Normalized Feature Vectors: A Novel Alignment-Free Sequence Comparison Method Based on the Numbers of Adjacent Amino Acids
Issue No. 02 - March-April (2013 vol. 10)
DOI Bookmark: http://doi.ieeecomputersociety.org/10.1109/TCBB.2013.10
De-Shuang Huang , Sch. of Electron. & Inf. Eng., Tongji Univ., Shanghai, China
Hong-Jie Yu , Dept. of Math., Anhui Sci. & Technol. Univ., Fengyang, China
Based on all kinds of adjacent amino acids (AAA), we map each protein primary sequence into a 400 by (L-1) matrix M. In addition, we further derive a normalized 400-tuple mathematical descriptors D, which is extracted from the primary protein sequences via singular values decomposition (SVD) of the matrix.
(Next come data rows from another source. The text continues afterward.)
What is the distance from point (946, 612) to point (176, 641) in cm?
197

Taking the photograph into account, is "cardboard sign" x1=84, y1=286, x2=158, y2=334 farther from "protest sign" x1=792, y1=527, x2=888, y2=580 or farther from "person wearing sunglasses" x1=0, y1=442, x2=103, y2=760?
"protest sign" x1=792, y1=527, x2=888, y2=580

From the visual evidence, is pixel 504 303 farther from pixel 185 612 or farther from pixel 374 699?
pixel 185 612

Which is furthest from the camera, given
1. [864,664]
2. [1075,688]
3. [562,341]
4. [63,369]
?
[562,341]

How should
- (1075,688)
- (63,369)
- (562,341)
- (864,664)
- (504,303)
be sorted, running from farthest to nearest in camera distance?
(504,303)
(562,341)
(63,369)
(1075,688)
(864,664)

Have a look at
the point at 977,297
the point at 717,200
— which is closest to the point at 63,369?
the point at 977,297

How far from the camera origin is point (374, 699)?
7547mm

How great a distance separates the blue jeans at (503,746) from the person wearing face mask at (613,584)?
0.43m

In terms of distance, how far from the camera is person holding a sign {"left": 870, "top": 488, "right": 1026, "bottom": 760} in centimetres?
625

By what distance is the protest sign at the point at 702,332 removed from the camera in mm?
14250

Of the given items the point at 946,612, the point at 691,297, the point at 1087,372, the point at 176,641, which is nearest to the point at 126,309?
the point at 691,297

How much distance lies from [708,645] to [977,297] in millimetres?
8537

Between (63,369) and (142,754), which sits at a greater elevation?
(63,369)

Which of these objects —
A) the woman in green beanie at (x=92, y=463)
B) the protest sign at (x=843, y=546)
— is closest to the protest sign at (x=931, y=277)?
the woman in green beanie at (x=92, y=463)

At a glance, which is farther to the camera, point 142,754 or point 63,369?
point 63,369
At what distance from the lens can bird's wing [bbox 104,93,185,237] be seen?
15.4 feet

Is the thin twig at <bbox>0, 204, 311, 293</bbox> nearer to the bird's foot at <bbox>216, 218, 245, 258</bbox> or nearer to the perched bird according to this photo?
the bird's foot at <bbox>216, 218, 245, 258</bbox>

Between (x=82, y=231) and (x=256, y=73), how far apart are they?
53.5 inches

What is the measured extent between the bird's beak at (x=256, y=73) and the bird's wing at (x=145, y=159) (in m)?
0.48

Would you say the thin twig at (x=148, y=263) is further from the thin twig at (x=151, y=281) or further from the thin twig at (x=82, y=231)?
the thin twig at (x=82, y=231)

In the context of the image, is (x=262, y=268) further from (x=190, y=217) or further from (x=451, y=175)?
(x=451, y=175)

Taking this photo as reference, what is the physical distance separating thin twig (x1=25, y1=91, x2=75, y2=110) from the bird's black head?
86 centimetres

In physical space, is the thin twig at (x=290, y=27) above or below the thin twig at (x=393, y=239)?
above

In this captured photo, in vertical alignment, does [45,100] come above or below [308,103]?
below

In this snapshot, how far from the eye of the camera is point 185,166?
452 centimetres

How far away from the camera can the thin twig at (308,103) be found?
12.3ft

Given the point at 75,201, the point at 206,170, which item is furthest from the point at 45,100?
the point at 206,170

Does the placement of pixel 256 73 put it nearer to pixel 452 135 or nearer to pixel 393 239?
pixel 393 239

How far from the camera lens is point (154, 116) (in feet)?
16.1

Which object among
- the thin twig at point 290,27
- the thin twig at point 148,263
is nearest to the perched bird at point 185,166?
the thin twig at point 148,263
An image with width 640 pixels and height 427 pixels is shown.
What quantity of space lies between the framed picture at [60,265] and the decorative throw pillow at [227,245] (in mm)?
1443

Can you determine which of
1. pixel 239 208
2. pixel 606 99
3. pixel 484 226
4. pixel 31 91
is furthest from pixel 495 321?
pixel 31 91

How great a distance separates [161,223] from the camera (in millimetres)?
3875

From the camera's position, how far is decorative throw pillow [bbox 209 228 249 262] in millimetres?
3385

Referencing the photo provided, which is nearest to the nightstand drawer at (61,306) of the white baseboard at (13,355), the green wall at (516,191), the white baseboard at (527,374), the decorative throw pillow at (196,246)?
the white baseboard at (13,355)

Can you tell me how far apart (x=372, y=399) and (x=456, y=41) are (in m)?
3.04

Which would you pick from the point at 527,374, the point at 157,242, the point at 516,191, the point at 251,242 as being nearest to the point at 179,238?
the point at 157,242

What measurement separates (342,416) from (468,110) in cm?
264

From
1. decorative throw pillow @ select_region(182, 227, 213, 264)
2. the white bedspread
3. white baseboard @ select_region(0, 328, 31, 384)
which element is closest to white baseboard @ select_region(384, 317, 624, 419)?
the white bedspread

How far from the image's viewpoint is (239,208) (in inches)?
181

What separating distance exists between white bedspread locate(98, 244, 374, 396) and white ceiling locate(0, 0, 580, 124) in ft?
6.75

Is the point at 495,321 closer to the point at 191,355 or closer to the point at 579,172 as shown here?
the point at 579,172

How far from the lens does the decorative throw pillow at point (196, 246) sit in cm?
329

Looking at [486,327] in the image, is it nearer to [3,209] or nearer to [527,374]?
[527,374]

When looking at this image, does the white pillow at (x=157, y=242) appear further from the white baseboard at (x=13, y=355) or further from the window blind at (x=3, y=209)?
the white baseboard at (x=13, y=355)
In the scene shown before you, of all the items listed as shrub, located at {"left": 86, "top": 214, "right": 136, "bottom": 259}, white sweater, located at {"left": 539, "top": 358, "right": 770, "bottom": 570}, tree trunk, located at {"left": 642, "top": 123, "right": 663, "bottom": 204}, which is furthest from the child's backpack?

The obtained 400-D normalized feature vectors (NFVs) further facilitate our quantitative analysis of protein sequences. Using the normalized representation of the primary protein sequences, we analyze the similarity for different sequences upon two data sets: 1) ND5 sequences from nine species and 2) transferrin sequences of 24 vertebrates. We also compared the results in this study with those from other related works. These two experiments illustrate that our proposed NFV-AAA approach does perform well in the field of similarity analysis of sequence.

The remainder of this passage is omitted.